Hawkes nudged a tiny sliver of metal embedded in a ring on his finger. “Here’s my televector transmitter. Everyone who has a work card or Free Status carries one, either on a ring or in a locket round his neck or somewhere else. Some people have them surgically embedded in their bodies. They give off resonance waves, each one absolutely unique; there’s about one chance in a quadrillion of a duplicate pattern. The instruments here can pick up a given pattern and tell you exactly where the person you’re looking for is.”

“So we can find Steve without much trouble!”

“Probably.” Hawkes’ face darkened. “I’ve known it to happen that the televector pattern picks up a man who’s been at the bottom of the sea for five years. But don’t let me scare you; Steve’s probably in good shape.”

He took out the slip of paper on which he had jotted down Steve’s televector code number and transferred the information to an application blank.

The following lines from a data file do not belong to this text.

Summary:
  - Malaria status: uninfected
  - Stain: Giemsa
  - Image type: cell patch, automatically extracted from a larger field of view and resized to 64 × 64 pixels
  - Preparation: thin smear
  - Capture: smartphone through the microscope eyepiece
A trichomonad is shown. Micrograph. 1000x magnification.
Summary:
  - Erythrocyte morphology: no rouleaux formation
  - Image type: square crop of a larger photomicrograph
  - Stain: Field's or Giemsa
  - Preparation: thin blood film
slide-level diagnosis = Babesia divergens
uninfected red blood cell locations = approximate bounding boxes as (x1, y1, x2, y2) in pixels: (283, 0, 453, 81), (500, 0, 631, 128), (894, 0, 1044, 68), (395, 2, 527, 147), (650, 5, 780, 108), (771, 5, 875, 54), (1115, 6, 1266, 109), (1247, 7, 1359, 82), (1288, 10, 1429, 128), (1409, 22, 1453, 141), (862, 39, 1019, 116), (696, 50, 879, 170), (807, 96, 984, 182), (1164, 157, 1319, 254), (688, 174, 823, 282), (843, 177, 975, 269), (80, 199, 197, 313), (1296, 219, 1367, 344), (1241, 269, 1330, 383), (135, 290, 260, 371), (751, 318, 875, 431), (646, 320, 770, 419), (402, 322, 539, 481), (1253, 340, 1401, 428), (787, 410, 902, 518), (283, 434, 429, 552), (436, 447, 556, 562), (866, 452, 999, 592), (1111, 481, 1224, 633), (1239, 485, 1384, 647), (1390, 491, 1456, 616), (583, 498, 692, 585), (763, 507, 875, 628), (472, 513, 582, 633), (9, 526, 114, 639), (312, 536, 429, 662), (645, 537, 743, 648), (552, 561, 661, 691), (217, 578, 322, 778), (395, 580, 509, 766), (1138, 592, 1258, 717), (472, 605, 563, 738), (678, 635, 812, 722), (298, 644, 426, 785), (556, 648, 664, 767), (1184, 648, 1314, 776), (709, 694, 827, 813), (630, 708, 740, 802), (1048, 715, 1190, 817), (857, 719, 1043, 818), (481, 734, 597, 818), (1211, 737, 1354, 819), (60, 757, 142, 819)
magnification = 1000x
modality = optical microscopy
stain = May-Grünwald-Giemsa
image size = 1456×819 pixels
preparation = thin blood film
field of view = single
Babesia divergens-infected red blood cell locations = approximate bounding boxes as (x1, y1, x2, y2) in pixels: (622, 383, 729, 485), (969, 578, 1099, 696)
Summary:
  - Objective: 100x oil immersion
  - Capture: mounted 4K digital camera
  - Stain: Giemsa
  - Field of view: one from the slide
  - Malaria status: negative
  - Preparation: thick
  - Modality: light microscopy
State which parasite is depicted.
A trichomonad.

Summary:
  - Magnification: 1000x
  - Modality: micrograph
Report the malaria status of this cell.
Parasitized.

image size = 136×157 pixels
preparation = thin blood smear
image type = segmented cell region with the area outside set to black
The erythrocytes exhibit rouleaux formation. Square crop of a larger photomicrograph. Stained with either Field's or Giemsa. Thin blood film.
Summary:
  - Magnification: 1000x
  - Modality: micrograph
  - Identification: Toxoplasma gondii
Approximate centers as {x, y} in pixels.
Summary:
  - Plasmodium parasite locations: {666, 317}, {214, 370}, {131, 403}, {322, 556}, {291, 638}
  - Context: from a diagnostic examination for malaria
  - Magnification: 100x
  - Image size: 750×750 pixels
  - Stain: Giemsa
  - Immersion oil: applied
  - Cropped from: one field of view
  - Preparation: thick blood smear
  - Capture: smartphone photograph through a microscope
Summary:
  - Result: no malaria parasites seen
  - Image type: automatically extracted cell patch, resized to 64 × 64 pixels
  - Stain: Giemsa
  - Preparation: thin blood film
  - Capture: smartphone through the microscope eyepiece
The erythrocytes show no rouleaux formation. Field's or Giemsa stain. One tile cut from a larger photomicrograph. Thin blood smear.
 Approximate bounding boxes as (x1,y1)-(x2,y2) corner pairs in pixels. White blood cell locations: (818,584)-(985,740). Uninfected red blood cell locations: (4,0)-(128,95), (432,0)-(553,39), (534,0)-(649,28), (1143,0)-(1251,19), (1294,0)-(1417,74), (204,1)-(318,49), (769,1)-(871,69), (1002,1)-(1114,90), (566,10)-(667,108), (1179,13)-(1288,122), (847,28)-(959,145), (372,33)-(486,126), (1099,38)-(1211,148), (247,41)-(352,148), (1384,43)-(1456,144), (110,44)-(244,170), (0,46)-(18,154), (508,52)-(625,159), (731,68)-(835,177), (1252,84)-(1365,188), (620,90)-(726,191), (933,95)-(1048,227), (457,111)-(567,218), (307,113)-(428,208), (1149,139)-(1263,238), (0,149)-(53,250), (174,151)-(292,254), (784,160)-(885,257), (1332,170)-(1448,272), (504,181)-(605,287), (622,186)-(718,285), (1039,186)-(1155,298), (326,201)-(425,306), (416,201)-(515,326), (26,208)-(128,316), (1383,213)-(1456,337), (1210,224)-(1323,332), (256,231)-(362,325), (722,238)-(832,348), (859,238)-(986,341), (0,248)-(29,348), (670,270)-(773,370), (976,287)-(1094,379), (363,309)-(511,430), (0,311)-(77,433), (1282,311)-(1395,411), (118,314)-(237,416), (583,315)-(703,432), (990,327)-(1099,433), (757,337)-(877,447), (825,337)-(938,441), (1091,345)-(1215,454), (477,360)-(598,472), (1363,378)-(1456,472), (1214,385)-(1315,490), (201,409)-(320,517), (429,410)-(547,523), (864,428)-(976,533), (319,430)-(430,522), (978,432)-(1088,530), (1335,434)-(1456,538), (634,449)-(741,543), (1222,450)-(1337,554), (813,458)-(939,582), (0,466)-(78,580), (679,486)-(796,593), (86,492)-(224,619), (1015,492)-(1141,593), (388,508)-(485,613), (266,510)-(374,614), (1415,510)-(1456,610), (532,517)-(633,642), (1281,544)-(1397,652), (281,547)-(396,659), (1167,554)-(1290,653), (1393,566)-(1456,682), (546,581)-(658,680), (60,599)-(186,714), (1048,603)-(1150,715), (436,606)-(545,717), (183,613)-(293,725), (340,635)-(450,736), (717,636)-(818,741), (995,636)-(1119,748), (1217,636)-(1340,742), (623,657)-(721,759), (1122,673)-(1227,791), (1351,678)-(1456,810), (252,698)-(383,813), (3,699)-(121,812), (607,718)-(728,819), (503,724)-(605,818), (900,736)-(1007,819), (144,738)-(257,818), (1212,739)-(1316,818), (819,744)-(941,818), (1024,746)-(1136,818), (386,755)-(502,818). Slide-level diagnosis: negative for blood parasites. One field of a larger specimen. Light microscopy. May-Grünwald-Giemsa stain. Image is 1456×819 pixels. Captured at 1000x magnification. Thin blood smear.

“This system,” Alan said. “It means no one can possibly hide anywhere on Earth unless he removes his televector transmitter.”

“You can’t do that, though. Strictly illegal. An alarm goes out whenever someone gets more than six inches from his transmitter, and he’s picked up on suspicion. It’s an automatic cancellation of your work card if you try to fool with your transmitter—or if you’re Free Status a fine of ten thousand credits.”

“And if you can’t pay the fine?”

“Then you work it off in Government indenture, at a thousand credits a year—chopping up rocks in the Antarctica Penitentiary. The system’s flawless. It has to be. With Earth as overpopulated as it is, you need some system of tracking down people—otherwise crime would be ten times as prevalent as it is now.”

“There still is crime?”

“Oh, sure. There’s always somebody who needs food bad enough to rob for it, even though it means a sure arrest. Murder’s a little less common.” Hawkes fed the requisition slip into the slot. “You’d be surprised what a deterrent the televector registry system is. It’s not so easy to run off to South America and hide when anybody at all can come in here and find out exactly where you are.”

A moment went by. Then the slot clicked and a glossy pink slip came rolling out.

Alan looked at it. It said:

TELEVECTOR REGISTRY 21 May 3876 Location of Donnell Steve, YC83-10j6490k37618 Time: 1643:21

There followed a street map covering some fifteen square blocks, and a bright red dot was imprinted in the center of the map.

Hawkes glanced at the map and smiled. “I thought that was where he would be!”

“Where’s that?”

“68th Avenue and 423rd Street.”

“Is that where he lives?” Alan asked.

“Oh, no. The televector tells you where he is right now. I’d venture to say that was his—ah—place of business.”

Alan frowned. “What are you talking about?”

“That happens to be the address of the Atlas Games Parlor. Your brother Steve probably spends most of his working day there, when he has enough cash to get in. I know the place. It’s a cheap joint where the payoffs are low but easy. It’s the kind of place a low-budget man would frequent.”

“You mean Steve’s a gambler?”

Hawkes smiled. “Most Free Status men are. It’s one of the few ways we can earn a living without getting a work card. There isn’t any gamblers’ guild. There are a few other ways, too, but they’re a lot less savory, and the televector surveillance makes it hard for a man to stay in business for long.”

Alan moistened his lips. “What do you do?”

“Gamble. I’m in the upper brackets, though. As I say: some of us have the knack. I doubt if your brother does, though. After nine years he wouldn’t still be working the Atlas if he had any dough.”

Alan shrugged that off. “How do we get there? I’d like to go right away. I—”

“Patience, lad,” Hawkes murmured. “There’s plenty of time for that. When does your ship leave?”

“Couple of days.”

“Then we don’t need to rush right over to the Atlas now. Let’s get some food in ourselves first. Then a good night’s rest. We can go over there tomorrow.”

“But my brother—”

“Your brother,” Hawkes said, “has been in York City for nine years, and I’ll bet he’s spent every night for the last eight of them sitting in the Atlas. He’ll keep till tomorrow. Let’s get something to eat.”